DOCUMENT EXCERPT:
══════════
After flattening out in May, U.S. auto sales ended the month with an unexpected burst of demand, but whether the sudden upturn---that saw many cities actually exceed pre-pandemic forecasts---will last is far from certain.
As May came to an end, automakers began trimming back on some of the lavish incentives they used to keep the market moving as the coronavirus pandemic struck, noted Tyson Jominy, a senior analyst with J.D. Power. And that could wind up turning off buyers who could sit on the sidelines until more lucrative deals get put back on the table, he added.
For the month as a whole, May saw demand dip by 29% compared to pre-pandemic forecasts, according to Power data gleaned from thousands of dealers across the U.S., but that was significantly better than what had originally been expected for the month, said Jominy.
And, with many of the “unprecedented incentives” set to expire or be cut back at the beginning of June, showrooms saw a flurry of traffic during the final days of the month, sales for that week just 12% below Power’s original forecast.
In Tampa, FL, and four other markets, in fact, sales actually exceeded pre-pandemic expectations. In all, 173 markets showed a surge in sales for the week, with even some of the cities particularly hard-hit by COVID-19 outbreaks---such as Detroit, San Francisco and New York---coming close to target.
“It was a very strong industry across the board,” said Jominy during the latest in a series of Power webinars looking into the impact of the coronavirus pandemic on the U.S. auto industry.
As the virus spread across the country, leading to broad public lockdowns and the closure of many dealerships, automakers were facing forecasts that anticipated demand plunging as much as 80% in April.
The actual number was a decline of less than half. Manufacturers rolled out their heaviest weapons in the form of record incentives. On average, that means rebates, low-or no-interest loans and other givebacks averaging about $5,000 a vehicle.
Full-size pickups, which were barely impacted by the pandemic, carried incentives of as much as $7,300, on average.
Without these deals, “unquestionably, yes,” the industry risked significant damage, such as the failure of many dealers, said Thomas King, Power’s chief data officer.
That said, the incentives hammered industry balance sheets at a time when they would have U.S. factories out of production by about two months. A separate study released by consultancy AlixPartners warned the industry is facing an extended “profit desert,” the pandemic being the primary reason.
══════════
INFORMATION PROVIDED:
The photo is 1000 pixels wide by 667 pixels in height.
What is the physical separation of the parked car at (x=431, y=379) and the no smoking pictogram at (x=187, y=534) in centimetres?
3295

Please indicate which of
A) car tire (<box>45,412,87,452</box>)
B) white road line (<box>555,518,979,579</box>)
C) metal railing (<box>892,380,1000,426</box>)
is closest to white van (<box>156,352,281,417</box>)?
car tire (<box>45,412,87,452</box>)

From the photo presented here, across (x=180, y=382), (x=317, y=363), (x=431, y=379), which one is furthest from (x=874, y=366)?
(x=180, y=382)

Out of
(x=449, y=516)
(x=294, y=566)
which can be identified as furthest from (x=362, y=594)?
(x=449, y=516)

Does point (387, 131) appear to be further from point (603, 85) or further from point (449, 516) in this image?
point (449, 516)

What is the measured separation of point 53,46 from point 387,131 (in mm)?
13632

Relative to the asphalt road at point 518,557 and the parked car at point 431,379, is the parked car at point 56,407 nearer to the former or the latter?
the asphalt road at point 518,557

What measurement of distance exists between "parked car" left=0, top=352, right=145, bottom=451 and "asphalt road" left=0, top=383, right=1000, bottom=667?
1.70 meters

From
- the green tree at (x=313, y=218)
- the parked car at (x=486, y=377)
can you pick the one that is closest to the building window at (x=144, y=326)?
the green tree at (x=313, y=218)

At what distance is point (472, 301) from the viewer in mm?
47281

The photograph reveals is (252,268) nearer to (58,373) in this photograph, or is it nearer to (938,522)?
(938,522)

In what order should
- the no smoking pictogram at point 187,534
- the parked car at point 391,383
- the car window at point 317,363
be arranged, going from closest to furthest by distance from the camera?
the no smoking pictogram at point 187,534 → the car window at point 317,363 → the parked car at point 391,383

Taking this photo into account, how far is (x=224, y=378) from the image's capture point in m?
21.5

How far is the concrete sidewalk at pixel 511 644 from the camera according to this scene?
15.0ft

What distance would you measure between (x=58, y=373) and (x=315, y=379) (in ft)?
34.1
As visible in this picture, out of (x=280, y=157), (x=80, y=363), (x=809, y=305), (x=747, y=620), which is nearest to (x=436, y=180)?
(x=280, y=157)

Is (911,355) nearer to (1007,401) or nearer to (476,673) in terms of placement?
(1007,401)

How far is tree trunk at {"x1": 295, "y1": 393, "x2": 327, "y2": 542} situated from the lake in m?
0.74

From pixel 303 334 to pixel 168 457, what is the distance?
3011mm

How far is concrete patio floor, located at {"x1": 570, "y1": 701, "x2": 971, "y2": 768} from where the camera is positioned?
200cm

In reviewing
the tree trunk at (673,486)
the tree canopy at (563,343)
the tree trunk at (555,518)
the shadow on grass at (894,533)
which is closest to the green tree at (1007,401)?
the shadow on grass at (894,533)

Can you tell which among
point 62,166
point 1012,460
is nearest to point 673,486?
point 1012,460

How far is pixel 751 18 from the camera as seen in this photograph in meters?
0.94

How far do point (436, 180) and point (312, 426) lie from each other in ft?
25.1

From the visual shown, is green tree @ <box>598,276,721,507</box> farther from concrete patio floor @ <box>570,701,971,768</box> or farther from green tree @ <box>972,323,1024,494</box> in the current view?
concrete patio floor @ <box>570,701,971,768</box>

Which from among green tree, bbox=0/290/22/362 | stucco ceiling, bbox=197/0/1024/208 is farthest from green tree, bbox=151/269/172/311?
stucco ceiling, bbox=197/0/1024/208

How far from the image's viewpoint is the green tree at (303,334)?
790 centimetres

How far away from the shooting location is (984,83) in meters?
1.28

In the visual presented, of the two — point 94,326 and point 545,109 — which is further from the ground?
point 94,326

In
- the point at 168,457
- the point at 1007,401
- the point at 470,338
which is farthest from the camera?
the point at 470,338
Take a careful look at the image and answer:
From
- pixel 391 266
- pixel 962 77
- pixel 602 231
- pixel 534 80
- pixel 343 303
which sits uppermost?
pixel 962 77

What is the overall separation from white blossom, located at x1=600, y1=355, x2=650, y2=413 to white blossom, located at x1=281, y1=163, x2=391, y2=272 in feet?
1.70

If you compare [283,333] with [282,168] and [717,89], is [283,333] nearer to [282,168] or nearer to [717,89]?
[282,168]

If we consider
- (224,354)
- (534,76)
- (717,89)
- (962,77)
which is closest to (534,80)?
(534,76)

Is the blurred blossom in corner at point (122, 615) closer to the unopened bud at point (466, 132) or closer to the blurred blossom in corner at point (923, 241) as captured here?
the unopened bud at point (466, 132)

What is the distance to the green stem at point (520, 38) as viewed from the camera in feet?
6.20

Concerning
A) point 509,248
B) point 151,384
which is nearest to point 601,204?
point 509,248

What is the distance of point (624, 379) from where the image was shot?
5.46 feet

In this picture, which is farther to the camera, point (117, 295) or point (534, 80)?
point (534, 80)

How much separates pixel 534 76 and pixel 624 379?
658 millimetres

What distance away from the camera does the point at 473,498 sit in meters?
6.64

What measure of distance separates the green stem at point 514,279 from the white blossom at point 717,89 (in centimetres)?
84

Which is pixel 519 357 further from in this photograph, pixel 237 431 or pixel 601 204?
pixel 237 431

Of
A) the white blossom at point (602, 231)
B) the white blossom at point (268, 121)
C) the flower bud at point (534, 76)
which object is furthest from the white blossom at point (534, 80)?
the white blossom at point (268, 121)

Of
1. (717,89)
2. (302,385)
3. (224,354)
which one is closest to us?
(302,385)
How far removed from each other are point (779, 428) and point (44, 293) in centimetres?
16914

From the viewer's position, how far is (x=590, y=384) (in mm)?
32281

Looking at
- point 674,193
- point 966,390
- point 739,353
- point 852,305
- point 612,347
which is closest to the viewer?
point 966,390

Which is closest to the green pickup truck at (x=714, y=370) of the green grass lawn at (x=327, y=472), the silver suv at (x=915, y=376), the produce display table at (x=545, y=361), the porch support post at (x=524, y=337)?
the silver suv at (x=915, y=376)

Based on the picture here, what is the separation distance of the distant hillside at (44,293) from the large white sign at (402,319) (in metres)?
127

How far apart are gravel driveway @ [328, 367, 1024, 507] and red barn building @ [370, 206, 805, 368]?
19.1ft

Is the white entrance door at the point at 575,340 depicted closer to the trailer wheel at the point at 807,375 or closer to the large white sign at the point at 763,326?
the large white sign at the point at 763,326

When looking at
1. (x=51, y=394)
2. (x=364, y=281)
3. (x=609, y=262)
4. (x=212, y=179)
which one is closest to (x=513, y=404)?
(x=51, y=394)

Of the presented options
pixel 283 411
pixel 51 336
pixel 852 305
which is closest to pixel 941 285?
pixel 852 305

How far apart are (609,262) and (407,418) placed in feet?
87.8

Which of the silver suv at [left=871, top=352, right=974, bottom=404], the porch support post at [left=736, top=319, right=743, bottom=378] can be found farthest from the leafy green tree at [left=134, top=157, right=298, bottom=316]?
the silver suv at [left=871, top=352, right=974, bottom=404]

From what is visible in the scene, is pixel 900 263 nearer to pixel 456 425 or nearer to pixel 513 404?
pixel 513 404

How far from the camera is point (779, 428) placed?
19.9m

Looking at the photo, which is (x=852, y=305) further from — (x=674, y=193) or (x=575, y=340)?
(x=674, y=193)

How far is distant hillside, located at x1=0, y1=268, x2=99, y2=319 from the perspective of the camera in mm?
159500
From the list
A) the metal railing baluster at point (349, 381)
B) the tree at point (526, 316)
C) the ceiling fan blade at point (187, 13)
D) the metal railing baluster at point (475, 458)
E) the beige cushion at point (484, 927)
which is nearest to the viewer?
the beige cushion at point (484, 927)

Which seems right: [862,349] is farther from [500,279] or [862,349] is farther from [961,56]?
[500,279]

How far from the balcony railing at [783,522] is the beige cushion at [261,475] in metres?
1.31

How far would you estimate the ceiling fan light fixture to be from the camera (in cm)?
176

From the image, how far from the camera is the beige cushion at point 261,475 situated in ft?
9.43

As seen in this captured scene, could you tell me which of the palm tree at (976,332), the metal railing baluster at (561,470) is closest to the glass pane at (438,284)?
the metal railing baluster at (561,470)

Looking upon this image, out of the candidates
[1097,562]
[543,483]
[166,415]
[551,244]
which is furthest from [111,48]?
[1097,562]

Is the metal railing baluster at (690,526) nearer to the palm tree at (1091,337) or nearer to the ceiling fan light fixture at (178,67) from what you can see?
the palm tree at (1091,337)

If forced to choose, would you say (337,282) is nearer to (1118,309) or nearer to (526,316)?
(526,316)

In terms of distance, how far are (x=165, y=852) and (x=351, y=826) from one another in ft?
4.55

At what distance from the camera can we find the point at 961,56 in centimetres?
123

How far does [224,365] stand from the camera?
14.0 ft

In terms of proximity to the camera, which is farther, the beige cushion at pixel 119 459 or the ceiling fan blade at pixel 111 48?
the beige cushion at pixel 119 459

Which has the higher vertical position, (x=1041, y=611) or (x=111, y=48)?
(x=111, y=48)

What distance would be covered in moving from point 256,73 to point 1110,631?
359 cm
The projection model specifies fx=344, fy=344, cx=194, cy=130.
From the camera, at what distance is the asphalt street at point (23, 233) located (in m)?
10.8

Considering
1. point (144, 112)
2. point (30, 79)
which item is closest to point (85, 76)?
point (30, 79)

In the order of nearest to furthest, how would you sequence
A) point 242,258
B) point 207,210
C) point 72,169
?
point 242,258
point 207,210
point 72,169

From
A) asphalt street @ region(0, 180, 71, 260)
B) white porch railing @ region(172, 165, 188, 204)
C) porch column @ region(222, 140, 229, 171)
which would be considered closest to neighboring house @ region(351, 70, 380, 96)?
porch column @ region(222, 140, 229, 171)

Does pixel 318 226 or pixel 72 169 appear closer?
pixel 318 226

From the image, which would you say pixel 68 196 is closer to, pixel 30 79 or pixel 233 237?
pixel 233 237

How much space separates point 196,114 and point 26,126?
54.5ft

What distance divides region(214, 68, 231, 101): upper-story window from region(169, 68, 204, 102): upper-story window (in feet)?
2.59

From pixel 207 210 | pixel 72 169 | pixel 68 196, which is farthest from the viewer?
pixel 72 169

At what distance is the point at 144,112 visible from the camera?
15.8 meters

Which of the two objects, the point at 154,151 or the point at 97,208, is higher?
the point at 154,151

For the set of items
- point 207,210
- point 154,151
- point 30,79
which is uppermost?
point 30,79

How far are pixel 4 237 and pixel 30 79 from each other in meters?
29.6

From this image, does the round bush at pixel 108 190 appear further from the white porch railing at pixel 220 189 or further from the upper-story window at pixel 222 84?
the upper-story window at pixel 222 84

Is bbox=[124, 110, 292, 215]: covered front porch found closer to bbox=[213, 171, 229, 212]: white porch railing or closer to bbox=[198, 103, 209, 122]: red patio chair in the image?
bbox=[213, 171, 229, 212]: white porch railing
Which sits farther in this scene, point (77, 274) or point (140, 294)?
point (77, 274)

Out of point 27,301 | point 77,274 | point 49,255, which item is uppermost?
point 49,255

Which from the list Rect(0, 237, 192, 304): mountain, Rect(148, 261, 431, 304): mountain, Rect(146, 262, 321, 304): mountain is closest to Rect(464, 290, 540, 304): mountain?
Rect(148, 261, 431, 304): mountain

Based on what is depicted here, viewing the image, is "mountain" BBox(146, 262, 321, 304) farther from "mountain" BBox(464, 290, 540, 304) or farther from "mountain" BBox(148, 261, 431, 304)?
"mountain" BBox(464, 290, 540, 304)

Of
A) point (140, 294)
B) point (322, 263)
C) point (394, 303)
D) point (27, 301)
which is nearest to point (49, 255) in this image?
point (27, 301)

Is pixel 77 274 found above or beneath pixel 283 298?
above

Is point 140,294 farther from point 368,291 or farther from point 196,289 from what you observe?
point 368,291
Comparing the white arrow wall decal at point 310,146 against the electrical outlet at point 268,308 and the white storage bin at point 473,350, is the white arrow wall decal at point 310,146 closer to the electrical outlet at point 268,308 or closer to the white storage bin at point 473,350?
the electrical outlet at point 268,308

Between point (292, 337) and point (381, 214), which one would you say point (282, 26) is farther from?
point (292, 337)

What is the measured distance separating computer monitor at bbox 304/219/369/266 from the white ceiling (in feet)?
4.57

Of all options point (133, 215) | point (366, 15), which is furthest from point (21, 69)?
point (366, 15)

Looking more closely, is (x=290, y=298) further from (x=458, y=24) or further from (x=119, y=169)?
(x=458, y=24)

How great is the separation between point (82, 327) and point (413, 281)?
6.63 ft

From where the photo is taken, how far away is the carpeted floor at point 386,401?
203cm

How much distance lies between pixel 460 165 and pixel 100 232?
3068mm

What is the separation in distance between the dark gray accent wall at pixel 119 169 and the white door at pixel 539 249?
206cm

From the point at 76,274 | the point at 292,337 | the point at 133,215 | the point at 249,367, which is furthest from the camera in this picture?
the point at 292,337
══════════
WORK TO COMPLETE:
Translate this sentence from the article on U.S. auto sales into Spanish: "Full-size pickups, which were barely impacted by the pandemic, carried incentives of as much as $7,300, on average." The records are separate material, independent of the article on U.S. auto sales.

TASK ANSWER:
Las camionetas pickup de tamaño completo, que apenas se vieron afectadas por la pandemia, tuvieron incentivos de hasta 7.300 dólares, en promedio.